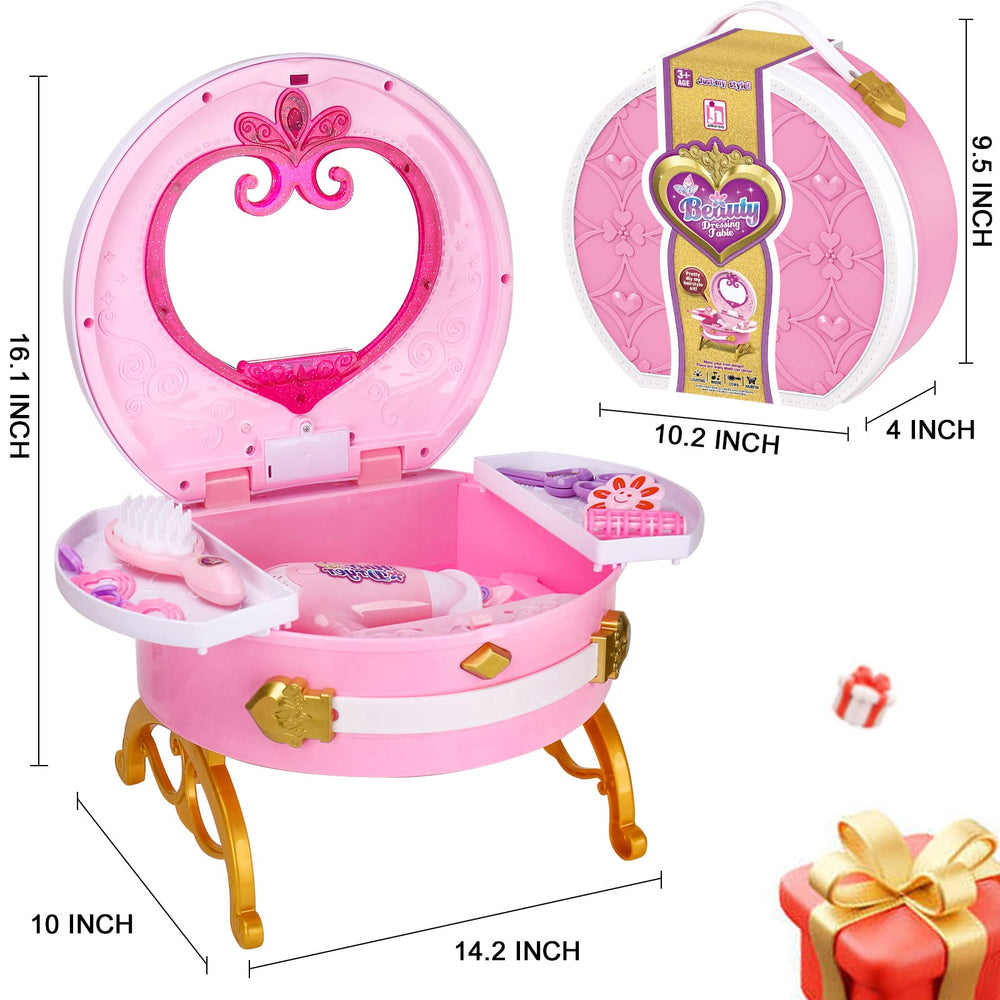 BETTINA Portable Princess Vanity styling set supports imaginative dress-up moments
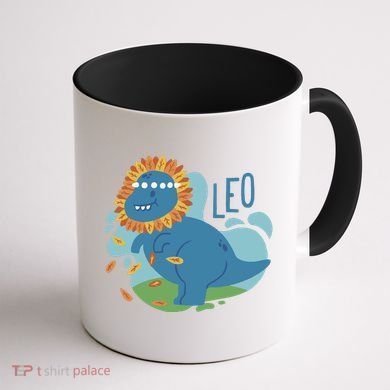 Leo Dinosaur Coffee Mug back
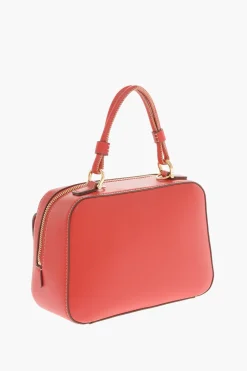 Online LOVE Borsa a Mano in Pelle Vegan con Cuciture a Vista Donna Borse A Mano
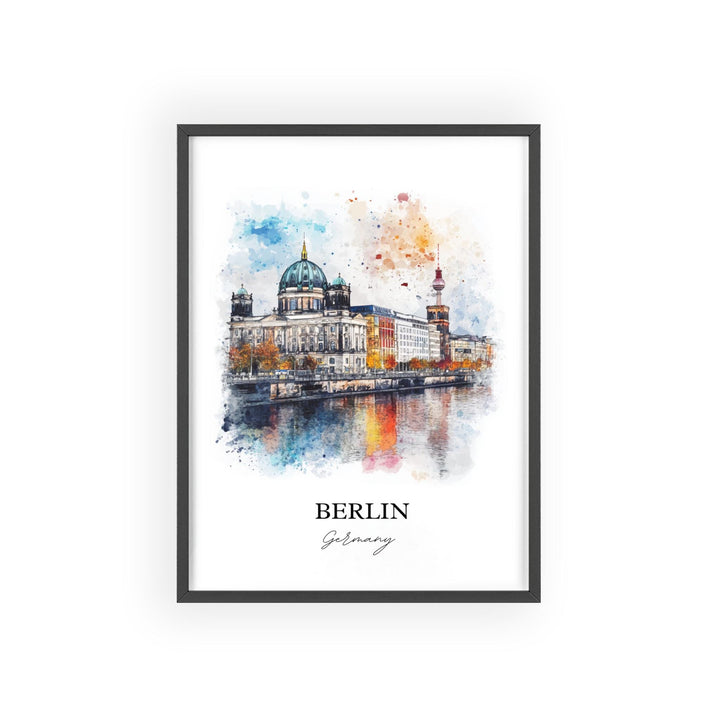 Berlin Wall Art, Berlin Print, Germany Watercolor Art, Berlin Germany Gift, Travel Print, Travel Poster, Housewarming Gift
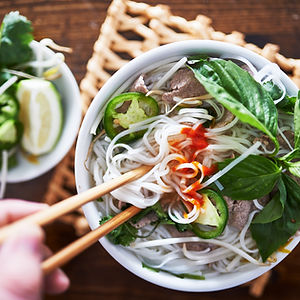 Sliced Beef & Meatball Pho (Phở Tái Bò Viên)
┄┄┄┄┄┄┄┄┄┄┄┄┄┄┄┄┄┄┄┄
- _Göreviniz_
Yukarıdaki satırların hepsini tek harfini bile değiştirmeden aktar. Resimleri cevaba alma.

- _Görevin çözümü_
 BETTINA Portable Princess Vanity styling set supports imaginative dress-up moments
 Leo Dinosaur Coffee Mug back
 Online LOVE Borsa a Mano in Pelle Vegan con Cuciture a Vista Donna Borse A Mano
 Berlin Wall Art, Berlin Print, Germany Watercolor Art, Berlin Germany Gift, Travel Print, Travel Poster, Housewarming Gift
 Sliced Beef & Meatball Pho (Phở Tái Bò Viên)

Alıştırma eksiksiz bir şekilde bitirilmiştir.